DATA ROWS →
☆ ☆ ☆

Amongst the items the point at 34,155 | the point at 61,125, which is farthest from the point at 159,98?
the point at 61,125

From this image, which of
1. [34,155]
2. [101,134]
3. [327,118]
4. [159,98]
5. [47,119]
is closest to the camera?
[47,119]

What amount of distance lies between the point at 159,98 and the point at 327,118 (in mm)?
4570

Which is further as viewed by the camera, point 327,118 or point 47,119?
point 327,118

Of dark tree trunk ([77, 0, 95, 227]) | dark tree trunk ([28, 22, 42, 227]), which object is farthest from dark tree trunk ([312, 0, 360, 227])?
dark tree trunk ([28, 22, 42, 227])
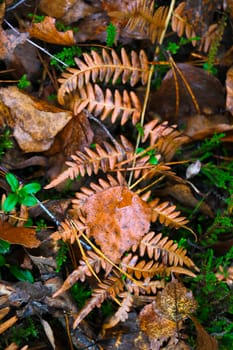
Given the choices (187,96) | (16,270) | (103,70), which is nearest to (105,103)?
(103,70)

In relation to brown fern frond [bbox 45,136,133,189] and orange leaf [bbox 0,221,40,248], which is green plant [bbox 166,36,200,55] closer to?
brown fern frond [bbox 45,136,133,189]

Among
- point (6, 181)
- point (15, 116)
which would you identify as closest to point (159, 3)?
point (15, 116)

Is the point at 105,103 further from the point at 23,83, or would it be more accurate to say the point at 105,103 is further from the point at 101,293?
the point at 101,293

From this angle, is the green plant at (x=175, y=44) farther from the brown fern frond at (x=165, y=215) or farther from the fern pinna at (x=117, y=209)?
the brown fern frond at (x=165, y=215)

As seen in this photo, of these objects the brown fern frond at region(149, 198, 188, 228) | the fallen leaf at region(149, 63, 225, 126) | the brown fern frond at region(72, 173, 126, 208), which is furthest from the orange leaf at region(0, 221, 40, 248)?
the fallen leaf at region(149, 63, 225, 126)

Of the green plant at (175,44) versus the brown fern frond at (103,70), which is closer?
the brown fern frond at (103,70)

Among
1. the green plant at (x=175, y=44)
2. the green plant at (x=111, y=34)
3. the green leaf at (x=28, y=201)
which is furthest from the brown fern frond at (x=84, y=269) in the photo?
the green plant at (x=175, y=44)

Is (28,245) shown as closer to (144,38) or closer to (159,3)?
(144,38)
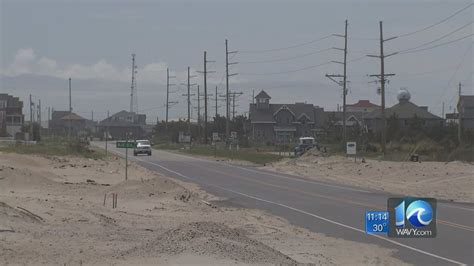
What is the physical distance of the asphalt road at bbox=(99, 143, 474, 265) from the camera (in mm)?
14281

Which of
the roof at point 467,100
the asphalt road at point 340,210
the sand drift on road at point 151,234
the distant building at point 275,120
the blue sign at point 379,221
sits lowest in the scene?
the asphalt road at point 340,210

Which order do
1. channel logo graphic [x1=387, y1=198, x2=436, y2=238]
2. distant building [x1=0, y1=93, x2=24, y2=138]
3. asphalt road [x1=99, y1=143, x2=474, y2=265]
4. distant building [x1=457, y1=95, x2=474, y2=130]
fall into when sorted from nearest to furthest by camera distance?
channel logo graphic [x1=387, y1=198, x2=436, y2=238] < asphalt road [x1=99, y1=143, x2=474, y2=265] < distant building [x1=457, y1=95, x2=474, y2=130] < distant building [x1=0, y1=93, x2=24, y2=138]

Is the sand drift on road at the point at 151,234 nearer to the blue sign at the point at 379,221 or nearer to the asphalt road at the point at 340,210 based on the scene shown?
the blue sign at the point at 379,221

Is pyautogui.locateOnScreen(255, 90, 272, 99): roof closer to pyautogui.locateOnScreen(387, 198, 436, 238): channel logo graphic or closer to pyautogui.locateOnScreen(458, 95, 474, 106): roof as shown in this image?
pyautogui.locateOnScreen(458, 95, 474, 106): roof

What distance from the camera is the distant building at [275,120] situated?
126 metres

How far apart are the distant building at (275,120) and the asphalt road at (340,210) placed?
85.4 m

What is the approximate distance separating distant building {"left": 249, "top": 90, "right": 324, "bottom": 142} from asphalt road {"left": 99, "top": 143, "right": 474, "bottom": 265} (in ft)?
280

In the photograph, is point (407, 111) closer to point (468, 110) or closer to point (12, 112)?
point (468, 110)

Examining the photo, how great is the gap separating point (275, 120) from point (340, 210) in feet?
341

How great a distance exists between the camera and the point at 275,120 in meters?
126


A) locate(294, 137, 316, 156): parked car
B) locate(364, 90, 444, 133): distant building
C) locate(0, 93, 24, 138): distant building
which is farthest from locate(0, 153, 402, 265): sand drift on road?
locate(0, 93, 24, 138): distant building

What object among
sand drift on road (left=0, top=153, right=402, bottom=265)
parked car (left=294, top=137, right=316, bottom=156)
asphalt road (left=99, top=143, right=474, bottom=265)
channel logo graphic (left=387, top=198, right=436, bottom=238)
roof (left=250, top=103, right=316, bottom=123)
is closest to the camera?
sand drift on road (left=0, top=153, right=402, bottom=265)

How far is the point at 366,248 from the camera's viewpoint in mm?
14617

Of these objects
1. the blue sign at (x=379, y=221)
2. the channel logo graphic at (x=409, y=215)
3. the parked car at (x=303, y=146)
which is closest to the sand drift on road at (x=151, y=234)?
the blue sign at (x=379, y=221)
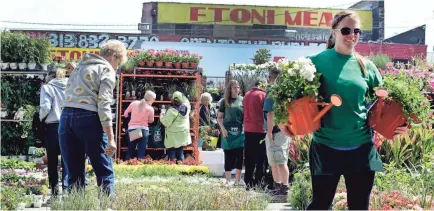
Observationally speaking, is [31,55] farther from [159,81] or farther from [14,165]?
[14,165]

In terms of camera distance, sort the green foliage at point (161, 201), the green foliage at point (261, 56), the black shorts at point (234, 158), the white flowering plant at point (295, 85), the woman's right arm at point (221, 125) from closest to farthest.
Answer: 1. the white flowering plant at point (295, 85)
2. the green foliage at point (161, 201)
3. the woman's right arm at point (221, 125)
4. the black shorts at point (234, 158)
5. the green foliage at point (261, 56)

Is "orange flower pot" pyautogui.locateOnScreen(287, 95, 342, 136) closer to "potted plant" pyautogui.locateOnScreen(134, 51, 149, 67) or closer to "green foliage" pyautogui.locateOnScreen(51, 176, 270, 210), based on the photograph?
"green foliage" pyautogui.locateOnScreen(51, 176, 270, 210)

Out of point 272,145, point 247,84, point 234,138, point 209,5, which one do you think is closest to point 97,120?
point 272,145

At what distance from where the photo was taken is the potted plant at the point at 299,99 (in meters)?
4.54

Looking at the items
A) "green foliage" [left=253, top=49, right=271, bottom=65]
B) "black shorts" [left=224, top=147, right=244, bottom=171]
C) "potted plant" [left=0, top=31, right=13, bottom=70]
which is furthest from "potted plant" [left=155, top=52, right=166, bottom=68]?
"green foliage" [left=253, top=49, right=271, bottom=65]

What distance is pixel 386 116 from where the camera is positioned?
187 inches

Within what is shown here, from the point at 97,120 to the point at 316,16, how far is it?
5349 centimetres

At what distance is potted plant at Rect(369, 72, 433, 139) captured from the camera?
15.4 feet

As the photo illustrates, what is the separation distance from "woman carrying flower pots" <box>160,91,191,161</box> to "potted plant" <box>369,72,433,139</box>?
9.50 m

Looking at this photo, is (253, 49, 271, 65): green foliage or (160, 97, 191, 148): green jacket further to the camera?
(253, 49, 271, 65): green foliage

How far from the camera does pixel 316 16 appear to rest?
191 ft

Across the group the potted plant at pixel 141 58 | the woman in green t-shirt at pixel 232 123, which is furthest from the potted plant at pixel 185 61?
the woman in green t-shirt at pixel 232 123

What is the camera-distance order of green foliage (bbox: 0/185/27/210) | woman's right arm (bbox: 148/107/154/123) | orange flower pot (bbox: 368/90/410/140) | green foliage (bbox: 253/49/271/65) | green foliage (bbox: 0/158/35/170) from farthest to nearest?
green foliage (bbox: 253/49/271/65)
woman's right arm (bbox: 148/107/154/123)
green foliage (bbox: 0/158/35/170)
green foliage (bbox: 0/185/27/210)
orange flower pot (bbox: 368/90/410/140)

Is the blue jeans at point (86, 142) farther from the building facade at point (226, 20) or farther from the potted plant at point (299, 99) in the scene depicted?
the building facade at point (226, 20)
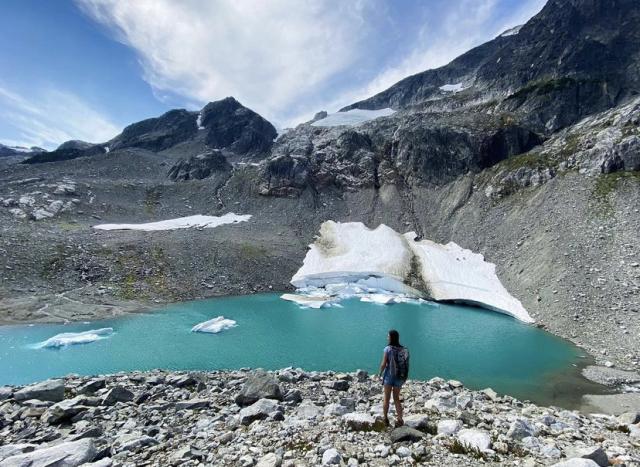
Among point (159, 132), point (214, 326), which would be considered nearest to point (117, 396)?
point (214, 326)

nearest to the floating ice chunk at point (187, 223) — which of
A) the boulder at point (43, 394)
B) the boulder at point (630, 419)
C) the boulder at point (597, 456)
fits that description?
the boulder at point (43, 394)

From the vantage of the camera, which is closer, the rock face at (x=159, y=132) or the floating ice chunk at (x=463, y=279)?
the floating ice chunk at (x=463, y=279)

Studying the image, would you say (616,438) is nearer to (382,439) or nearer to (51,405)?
(382,439)

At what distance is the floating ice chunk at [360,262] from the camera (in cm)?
5650

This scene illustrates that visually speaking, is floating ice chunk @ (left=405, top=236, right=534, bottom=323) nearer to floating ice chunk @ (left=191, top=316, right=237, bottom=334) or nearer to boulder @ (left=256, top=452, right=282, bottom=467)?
floating ice chunk @ (left=191, top=316, right=237, bottom=334)

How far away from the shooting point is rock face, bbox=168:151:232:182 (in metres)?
100

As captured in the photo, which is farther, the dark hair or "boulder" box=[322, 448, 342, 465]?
the dark hair

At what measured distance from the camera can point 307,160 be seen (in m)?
95.8

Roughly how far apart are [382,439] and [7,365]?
28.5 metres

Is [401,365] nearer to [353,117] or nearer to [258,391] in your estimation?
[258,391]

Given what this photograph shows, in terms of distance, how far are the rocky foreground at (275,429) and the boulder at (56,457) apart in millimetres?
24

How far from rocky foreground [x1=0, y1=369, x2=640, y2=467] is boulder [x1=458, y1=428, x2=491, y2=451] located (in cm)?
2

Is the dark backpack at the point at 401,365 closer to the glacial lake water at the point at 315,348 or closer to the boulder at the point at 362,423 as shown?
the boulder at the point at 362,423

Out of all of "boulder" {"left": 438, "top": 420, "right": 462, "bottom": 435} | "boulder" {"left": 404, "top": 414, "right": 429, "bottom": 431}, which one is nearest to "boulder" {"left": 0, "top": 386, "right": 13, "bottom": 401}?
"boulder" {"left": 404, "top": 414, "right": 429, "bottom": 431}
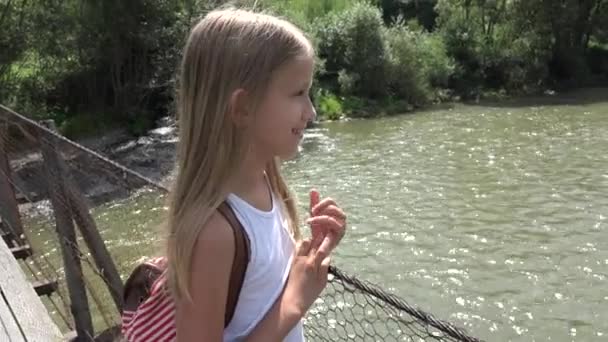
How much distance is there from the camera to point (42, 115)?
64.3ft

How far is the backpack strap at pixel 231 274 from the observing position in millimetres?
1469

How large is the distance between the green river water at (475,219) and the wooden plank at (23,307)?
261cm

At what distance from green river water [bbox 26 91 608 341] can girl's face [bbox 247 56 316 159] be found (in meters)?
5.31

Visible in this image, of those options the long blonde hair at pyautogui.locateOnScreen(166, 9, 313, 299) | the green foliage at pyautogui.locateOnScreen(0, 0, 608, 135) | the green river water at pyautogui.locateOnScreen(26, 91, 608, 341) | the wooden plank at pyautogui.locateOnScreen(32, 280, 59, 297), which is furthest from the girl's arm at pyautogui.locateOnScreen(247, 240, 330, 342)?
the green foliage at pyautogui.locateOnScreen(0, 0, 608, 135)

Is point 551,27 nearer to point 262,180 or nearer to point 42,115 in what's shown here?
point 42,115

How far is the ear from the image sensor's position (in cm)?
151

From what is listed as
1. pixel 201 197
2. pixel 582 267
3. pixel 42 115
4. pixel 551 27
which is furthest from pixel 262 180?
pixel 551 27

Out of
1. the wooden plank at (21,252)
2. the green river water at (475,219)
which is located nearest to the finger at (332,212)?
the wooden plank at (21,252)

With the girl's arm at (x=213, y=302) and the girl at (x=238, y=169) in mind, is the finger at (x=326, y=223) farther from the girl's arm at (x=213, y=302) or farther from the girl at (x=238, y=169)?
the girl's arm at (x=213, y=302)

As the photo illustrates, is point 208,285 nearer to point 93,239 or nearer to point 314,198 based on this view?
point 314,198

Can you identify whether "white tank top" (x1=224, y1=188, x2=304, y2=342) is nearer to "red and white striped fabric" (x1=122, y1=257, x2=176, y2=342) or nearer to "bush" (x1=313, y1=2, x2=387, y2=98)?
"red and white striped fabric" (x1=122, y1=257, x2=176, y2=342)

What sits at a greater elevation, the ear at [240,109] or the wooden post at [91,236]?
the ear at [240,109]

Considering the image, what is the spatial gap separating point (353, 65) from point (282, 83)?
26215 mm

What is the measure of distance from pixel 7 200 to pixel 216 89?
440 cm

☆ ☆ ☆

GIVEN PROBLEM → From the records above, pull out each line that contains the word "located", treating case as significant, and copy those lines unchanged.

SOLUTION TO THIS PROBLEM →
How far from rocky foreground [x1=0, y1=369, x2=640, y2=467] is boulder [x1=458, y1=428, x2=491, y2=451] located (in cm)?
which is located nearest to the finger at (332,212)?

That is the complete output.